Australia Day is observed this week on January 26th. To mark the holiday we have chosen as our featured object the First Fleet journal compiled by John Hunter.
On January 26th, John Hunter, Post Captain on the Sirius, sailed with the First Fleet into Sydney Cove, where the colony of New South Wales would be established at Port Jackson. Within days Hunter set about charting the bays and coves of the harbour, which was completed in one week. In the following years of his first stay in the colony he surveyed Broken Bay, Botany Bay, and the coastline to create the earliest maps of the area surrounding the settlement.
Hunter kept his journal from the time of the departure of the fleet from England, during his stay in New South Wales, on a voyage to Norfolk Island where he was shipwrecked, and until his return journey to England. A keen naturalist, he recorded in detail the voyages, encounters with the Indigenous people, and the landscape. He also made drawings and paintings of the people, animals and plants. Some of these were added to the manuscript that on his return to England, was published by John Stockdale, in 1793, with the very wordy title of:
A Journal of the Transactions at Port Jackson and Norfolk Island,
With the Discoveries which have been made in New South Wales and in the Southern Ocean,
since the publication of Phillip’s voyage, compiled from the Official Papers;
Including the Journals of Governor Phillip and King, and of Lieut. Ball;
and the
Voyages of the first Sailing of the Sirius in 1787, to the Return of that Ship’s Company to England in 1792.
Illustrated with seventeen Maps, Charts, Views, & other embellishments,
drawn on the spot by
Captains Hunter, & Bradley, Lieutenant Dawes, & Governor King.

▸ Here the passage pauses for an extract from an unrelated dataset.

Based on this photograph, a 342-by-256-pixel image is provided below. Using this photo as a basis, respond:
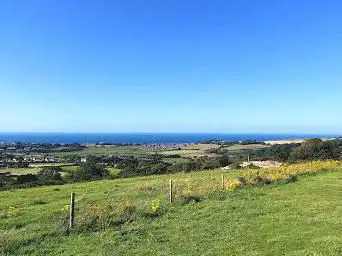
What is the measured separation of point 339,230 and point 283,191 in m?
14.0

As well as including the maps and illustrations created by Hunter, the journal is significant as it makes an early reference to mainland Australia and Tasmania being separate, on p126 –
Hunter returned to Port Jackson in 1795 as the second Governor of New South Wales. He retained his enthusiasm for discovery, exploring when he could, and sent drawings and specimens of newly discovered animals, including the wombat and platypus, to his good friend Sir Joseph Banks. He remained in the colony until 1800 before returning to England, where he resumed his naval career eventually attaining the rank of Vice-Admiral.
Hunter’s journal manuscript was bequeathed to the State Library of New South Wales by Sir William Dixson in 1952, where both the original and a text version are now available online.
While the provenance of the manuscript is known, the published copy held by Curtin has no ownership marks or labels, and we know little about the history of this particular item. What we do know is that this 200 year old book was received as a gift to the Library in April 1992, from the publisher Blackwells, in recognition of 25 years of service by Geoffrey Allen, our first University Librarian.